I had pulled the A/B clutches apart before, expecting to see a visibly torn o-ring but everything was in one piece. Now I'm wondering if the o-rings were just too flattened from age to seal correctly.


Below is a pic I had taken of the A clutch (sorry about the quality). It almost looks like it is deformed at the top right-hand side.


Attachment 77690


What are your thoughts on this idea? Do you think, theoretically, that failing seals within these clutch drums be causing my symptoms?



I also took the pump housing apart just to be sure. I only found one o-ring around the perimeter but it too was in one piece. Is there anything else within the pump that could leak?



Below are pics of the disassembled pump housing:



Attachment 77691
Attachment 77688
Attachment 77689

wpoll 04-16-2020 01:27 AM

Quote:

Originally Posted by RRPhil (Post 1181525)


The running seals get hydraulic pressure under them when they’re rotating, to provide a good seal.

...

**Data shown:**
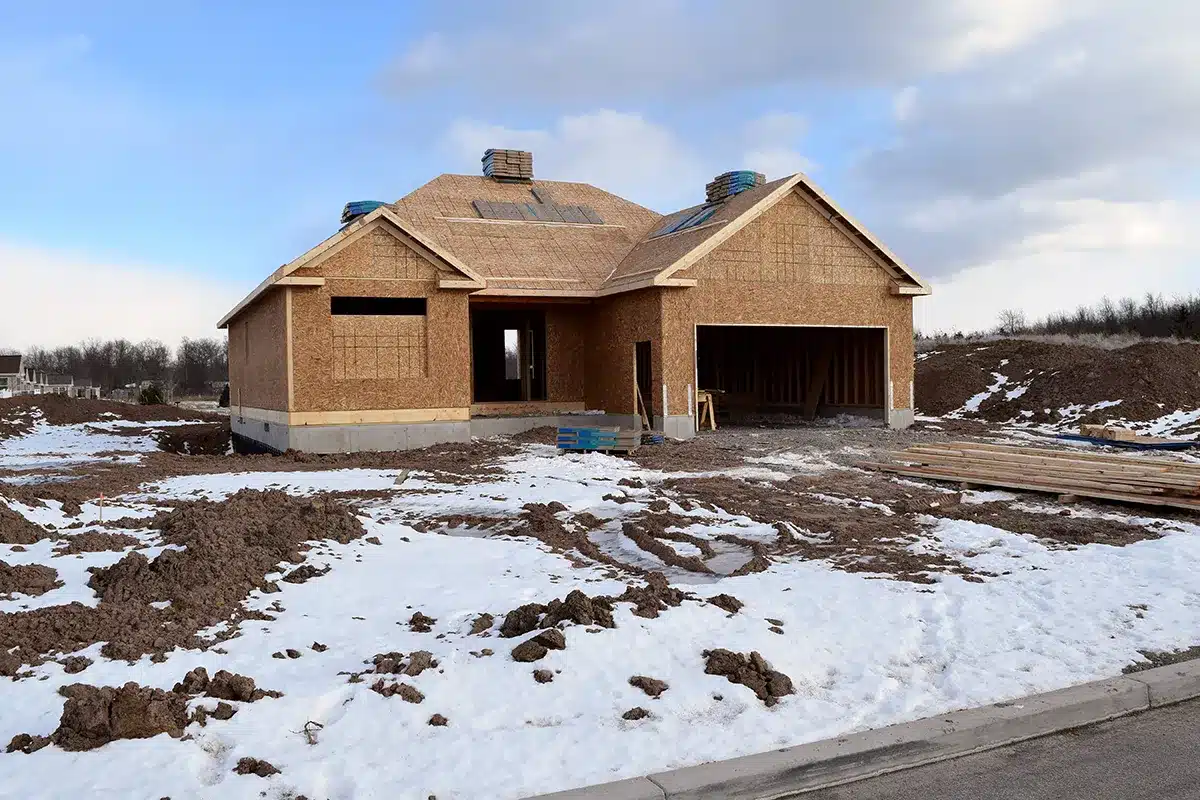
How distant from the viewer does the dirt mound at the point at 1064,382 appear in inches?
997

--

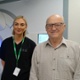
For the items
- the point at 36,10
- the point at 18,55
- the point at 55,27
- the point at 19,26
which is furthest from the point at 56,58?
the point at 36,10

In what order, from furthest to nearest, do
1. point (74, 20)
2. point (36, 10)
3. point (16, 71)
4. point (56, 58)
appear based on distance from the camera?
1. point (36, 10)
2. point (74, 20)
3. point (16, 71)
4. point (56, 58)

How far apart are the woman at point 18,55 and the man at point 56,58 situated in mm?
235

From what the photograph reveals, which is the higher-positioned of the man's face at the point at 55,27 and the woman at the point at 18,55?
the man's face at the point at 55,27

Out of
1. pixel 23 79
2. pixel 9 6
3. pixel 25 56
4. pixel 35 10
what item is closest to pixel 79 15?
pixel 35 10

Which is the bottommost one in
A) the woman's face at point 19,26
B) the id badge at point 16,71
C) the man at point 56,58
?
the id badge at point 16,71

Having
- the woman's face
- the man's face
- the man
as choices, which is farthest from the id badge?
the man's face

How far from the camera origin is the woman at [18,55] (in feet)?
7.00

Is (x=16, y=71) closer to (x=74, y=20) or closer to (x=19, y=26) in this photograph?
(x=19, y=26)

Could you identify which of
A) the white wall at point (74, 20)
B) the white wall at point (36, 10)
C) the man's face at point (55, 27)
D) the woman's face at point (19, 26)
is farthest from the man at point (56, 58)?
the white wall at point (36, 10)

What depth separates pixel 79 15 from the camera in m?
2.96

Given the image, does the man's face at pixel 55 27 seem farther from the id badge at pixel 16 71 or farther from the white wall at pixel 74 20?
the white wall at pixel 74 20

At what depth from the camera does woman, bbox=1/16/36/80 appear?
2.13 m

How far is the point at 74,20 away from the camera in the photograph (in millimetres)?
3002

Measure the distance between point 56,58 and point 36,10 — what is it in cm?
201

**Assignment 1:**
Answer these questions from the transmission forum thread.
(a) What had the writer expected to find when pulling the A/B clutches apart?
(b) How many o-rings did the writer find in the pump housing, and where was it?
(c) According to the quoted post, what do the running seals get under them when they are rotating?
**Assignment 2:**
Reproduce the transmission forum thread between "Below are pics" and "RRPhil (Post 1181525)", inclusive.
**Assignment 3:**
Take the transmission forum thread further, starting after its last sentence.

**Output 1:**
(a) A visibly torn o-ring.
(b) One o-ring, around the perimeter.
(c) Hydraulic pressure.

**Output 2:**
Below are pics of the disassembled pump housing:



Attachment 77691
Attachment 77688
Attachment 77689

wpoll 04-16-2020 01:27 AM

Quote:

Originally Posted by RRPhil (Post 1181525)

**Output 3:**
Maybe this is a clue? If this is the case, can these seals even be tested with air under static conditions? :dunno:

hammerdownineffect 04-16-2020 01:28 AM

Quote:

Originally Posted by TriX5 (Post 1181539)
Yes, I would connect both and do exactly as you say. Clear the fault codes and then see if they return.


TriX5,


I had a chance to do a visual inspection of the 16 pin cable going to the TCM and there was no visible damage. I didn't have a chance to test for new codes though I think I may have stumbled upon my issue.


I think the seals are bad in the A/B clutch drums which is causing a critical pressure leak. I thought the seals were good to go because I was looking for visible damage but as you can see in my post above about the A clutch seals the they appear deformed from age.


I think you recommended me changing them all the way back on page 1 :D

TriX5 04-16-2020 09:07 AM

Hammer - Yes, O-rings deform when pressure is applied. However, over time they become much stiffer and less able to take the shape needed at point in the duty cycle. They take on a squarish shape if you would look at them in section. In the X5 transmission the fluid runs quite hot as it goes through a heat-exchanger at the bottom of the radiator. In my view this means the O-rings age even quicker than air-cooled transmission applications. (Transmission cooler is a misnomer in the case of this application, I feel it heats more than it cools...)

Hence my belief that once one bothers with the effort of removing and opening an AT, the minimum is to change all the seals and rings.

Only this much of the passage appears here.